I've been training in Aikido for a couple months and I know that your centre is very important in Aikido, but how do you concentrate on centre when training.

I find that when I'm trying to perform a technique if I try to concentrate on my centre my either my footwork suffers or my arms flap around.

So what techniques do you use to focus on your centre while training, do you try to suck in and tense up your centre before starting a technique?

Stephen

I've been doing Aikido for barely eight months, so please anyone correct me if I'm wrong.

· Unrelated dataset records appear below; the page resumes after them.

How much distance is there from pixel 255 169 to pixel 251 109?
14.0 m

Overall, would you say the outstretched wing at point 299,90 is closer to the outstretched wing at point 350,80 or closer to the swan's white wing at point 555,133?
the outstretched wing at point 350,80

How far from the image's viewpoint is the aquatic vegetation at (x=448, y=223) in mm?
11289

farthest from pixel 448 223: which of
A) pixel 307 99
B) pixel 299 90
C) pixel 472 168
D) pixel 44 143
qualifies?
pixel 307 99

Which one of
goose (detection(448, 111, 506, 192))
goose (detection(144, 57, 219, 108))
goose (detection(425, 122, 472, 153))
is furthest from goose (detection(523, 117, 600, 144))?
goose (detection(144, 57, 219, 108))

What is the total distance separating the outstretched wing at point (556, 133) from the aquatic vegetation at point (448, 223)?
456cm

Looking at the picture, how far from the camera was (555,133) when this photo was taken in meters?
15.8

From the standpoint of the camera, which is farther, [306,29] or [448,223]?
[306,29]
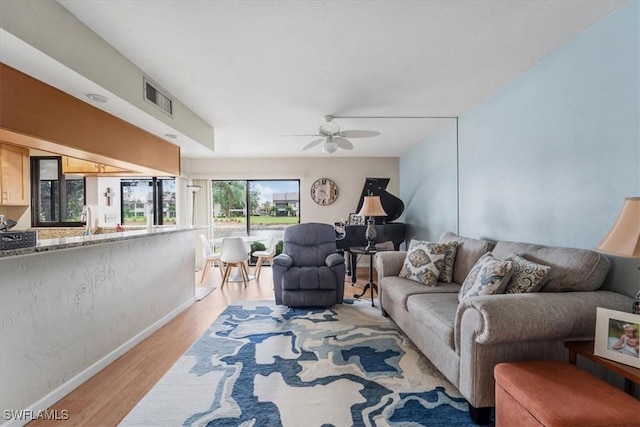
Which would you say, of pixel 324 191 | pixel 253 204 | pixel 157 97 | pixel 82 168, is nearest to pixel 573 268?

When sensei tells you to "use your center" or "move with your center", a common thing I feel my partners do is move their center as an isolated part of their body. This is why your footwork suffers and your arms flop around, since thinking of and moving the center by itself results in merely dragging the rest of your body along with it.

The better thing to do is to use your center as the focal point of the body -- the hub that connects and powers every other part of the body. Energy comes from the center, but when performing a technique, it is merely raw energy unless a connection from the center to the arms and hands is established.

You've been training for two months, so I guess you've done a number of Tai no Henko (basic blend) from a mirror-image hand grab. At the very start of the technique, nice and slow, as your fingertips point downward and your arm begins to descend, imagine a wave of energy flowing out from your center to your arms and out your fingertips. Maintain this feeling until the end of the technique. You might get a distinctly different, more comfortable feeling of the technique. This is how it feels to have moved with "ki".

Like several other people have mentioned, do this and every other technique very slowly at the start because it's much easier to feel your center and your ki when you're focusing on those and not the speed of your movement. Also, don't suck up the stomach and tense at all -- that makes your ki get very angry :D. It likes to live in relaxed parts of the body.

aikigirl10
04-18-2006, 08:42 AM
I would suggest not concentrating on your center. In the early days I would worry about the footwork and arm position and all that good stuff and eventually, your center will get behind the technique.


I agree, you can learn to use your center after everything else has run its course.